## TASK
Extend the glibc bug report below on O_CLOEXEC and opendir, picking up right after its final sentence.

Bug 5227

Summary: O_ATOMICLOOKUP vs O_CLOEXEC problems with RHEL4 and RHEL5 kernels
Product: glibc Reporter: John Salmon <john>
Component: libcAssignee: Ulrich Drepper <drepper.fsp>
Severity: normal CC: Axel.Thimm, glibc-bugs
Priority: P2 Flags: fweimer: security-
Version: unspecified   
Target Milestone: ---   
Host: Target:
Build: Last reconfirmed:
Attachments: a new test for opendir

Description John Salmon 2007-10-28 01:21:38 UTC
First, I'd like to point out that O_CLOEXEC is not mentioned in the glibc-2.7
manuals.  Nor are the fopen mode flags 'm', 'c' or 'e'.  Should the
manuals be updated to reflect these new features?

I'm experiencing problems with O_CLOEXEC and opendir in glibc-2.7.

## EXCERPTED RECORDS

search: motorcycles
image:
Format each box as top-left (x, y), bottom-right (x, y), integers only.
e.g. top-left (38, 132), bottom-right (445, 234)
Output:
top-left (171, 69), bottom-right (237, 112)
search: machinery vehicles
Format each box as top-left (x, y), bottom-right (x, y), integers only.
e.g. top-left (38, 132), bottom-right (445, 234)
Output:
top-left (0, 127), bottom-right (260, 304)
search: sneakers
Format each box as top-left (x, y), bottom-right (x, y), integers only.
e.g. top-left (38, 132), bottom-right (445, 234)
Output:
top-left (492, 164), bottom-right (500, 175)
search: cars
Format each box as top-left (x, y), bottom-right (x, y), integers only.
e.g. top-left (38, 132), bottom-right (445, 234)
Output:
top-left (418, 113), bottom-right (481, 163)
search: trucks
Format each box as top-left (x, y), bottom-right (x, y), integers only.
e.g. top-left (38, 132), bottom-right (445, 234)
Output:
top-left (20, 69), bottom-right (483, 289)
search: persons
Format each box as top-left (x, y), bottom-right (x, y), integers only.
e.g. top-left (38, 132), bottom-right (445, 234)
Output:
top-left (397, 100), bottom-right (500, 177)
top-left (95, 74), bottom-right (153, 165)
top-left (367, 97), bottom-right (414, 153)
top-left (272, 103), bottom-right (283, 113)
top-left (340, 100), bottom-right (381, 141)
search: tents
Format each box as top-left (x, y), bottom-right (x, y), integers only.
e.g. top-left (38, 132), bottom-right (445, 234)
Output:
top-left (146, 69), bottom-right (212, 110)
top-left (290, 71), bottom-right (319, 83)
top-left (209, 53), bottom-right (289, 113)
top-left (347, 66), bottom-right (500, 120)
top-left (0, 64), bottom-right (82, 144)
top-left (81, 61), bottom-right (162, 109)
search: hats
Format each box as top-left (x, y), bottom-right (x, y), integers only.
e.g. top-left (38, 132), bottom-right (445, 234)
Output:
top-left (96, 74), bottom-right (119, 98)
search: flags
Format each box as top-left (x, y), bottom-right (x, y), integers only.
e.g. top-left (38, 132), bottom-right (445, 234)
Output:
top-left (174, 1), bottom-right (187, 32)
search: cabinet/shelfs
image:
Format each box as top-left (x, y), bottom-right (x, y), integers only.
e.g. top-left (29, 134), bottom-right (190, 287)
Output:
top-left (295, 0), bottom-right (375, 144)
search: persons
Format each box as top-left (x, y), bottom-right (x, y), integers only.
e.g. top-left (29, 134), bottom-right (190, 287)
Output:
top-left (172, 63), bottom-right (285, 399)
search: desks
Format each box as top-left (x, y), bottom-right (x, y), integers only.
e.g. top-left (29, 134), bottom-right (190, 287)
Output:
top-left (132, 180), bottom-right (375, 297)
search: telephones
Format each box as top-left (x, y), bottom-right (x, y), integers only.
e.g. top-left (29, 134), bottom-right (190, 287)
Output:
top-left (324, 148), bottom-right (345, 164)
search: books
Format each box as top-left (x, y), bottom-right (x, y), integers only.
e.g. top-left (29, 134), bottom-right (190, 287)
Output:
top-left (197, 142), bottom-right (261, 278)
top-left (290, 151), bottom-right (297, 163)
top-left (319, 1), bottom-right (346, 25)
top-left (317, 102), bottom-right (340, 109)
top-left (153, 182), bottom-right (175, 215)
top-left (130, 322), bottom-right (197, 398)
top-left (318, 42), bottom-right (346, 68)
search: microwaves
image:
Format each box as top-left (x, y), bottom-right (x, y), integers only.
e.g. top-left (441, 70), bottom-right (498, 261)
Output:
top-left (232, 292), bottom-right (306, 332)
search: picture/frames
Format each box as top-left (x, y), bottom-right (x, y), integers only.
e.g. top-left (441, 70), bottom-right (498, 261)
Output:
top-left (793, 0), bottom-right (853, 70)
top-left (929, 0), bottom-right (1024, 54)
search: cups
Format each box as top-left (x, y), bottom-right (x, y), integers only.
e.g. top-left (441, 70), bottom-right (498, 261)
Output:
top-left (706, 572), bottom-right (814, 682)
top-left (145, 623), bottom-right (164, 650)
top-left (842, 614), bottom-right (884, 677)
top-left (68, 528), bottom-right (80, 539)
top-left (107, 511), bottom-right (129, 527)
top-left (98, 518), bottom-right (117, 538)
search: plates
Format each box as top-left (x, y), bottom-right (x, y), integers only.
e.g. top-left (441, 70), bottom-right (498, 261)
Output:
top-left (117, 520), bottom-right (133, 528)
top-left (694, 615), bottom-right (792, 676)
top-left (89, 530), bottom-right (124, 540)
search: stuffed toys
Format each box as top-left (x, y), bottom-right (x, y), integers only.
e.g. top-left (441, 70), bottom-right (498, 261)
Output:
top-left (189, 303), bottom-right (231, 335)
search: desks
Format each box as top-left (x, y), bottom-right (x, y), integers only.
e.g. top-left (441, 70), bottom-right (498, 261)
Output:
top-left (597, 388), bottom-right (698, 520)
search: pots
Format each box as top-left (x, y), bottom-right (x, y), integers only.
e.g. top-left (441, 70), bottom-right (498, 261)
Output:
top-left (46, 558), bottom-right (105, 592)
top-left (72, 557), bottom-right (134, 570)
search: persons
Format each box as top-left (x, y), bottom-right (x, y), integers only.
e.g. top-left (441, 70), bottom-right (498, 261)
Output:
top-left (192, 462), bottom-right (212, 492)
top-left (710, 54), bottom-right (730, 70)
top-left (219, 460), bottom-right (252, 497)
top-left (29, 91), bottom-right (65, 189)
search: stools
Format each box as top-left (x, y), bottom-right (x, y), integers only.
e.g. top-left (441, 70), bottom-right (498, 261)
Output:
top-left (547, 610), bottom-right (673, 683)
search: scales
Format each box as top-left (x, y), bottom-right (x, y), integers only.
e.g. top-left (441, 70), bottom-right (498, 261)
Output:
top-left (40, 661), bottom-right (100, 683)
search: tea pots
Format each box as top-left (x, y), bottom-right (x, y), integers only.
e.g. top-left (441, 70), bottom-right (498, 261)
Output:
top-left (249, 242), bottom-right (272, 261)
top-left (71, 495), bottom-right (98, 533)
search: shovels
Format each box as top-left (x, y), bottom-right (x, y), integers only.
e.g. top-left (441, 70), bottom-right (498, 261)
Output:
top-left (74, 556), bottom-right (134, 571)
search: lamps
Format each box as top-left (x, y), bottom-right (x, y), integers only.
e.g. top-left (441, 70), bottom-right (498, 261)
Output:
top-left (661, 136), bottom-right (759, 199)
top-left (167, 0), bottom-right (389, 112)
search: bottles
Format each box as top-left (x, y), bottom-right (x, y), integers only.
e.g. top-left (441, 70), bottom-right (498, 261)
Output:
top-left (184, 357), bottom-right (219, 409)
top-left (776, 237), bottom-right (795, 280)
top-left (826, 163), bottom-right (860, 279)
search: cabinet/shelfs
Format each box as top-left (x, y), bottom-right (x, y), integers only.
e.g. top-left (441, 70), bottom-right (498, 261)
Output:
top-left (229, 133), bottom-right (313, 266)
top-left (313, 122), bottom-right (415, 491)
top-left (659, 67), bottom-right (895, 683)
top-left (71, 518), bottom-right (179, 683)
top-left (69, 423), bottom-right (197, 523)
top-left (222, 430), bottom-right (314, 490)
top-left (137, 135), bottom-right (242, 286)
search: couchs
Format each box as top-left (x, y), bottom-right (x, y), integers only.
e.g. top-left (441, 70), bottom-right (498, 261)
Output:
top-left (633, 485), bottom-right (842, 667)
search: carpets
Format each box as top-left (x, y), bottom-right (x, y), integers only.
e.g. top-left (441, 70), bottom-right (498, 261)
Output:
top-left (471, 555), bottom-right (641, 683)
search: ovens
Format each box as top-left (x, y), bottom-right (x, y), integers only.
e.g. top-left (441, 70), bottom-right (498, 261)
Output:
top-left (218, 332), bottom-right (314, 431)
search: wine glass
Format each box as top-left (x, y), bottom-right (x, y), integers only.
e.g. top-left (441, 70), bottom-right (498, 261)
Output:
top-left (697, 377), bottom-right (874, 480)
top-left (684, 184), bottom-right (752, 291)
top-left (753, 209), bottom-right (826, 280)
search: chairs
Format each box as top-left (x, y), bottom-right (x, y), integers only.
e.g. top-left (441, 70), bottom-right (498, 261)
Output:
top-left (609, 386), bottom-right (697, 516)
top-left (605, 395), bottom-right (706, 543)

## EXERCISE OUTPUT
There are probably also problems with other glibc functions that use
O_CLOEXEC, but I haven't explored them in detail.

I have two machines with different kernels:
salmonj@drdws032.nyc$ cat /proc/version
Linux version (root@drdwsfe0.nyc.deshaw.com) (gcc version 3.4.4
20050721 (Red Hat 3.4.4-2)) #1 SMP Tue Feb 27 15:02:11 EST 2007

salmonj@drda0047.nyc$ cat /proc/version
Linux version 2.6.9-5.ELsmp (bhcompile@thor.perf.redhat.com) (gcc version 3.4.3
20041212 (Red Hat 3.4.3-9.EL4)) #1 SMP Wed Jan 5 19:29:47 EST 2005

On the first, open silently ignores the O_CLOEXEC bit.  I.e., it
doesn't "work", but it doesn't cause any problems either.  It looks
like glibc-2.7's use of O_CLOEXEC has been coded with this
possibility in mind.  I configured and built glibc-2.7 on this machine.

On the second, calling open with the O_CLOEXEC bit set causes open to
return -1 with errno=530.  This can cause unexpected failures wherever
glibc uses O_CLOEXEC.  For all I know, this is a kernel bug.  Even so,
the glibc maintainers should make a conscious decision about whether
glibc should cleanly work around it or not.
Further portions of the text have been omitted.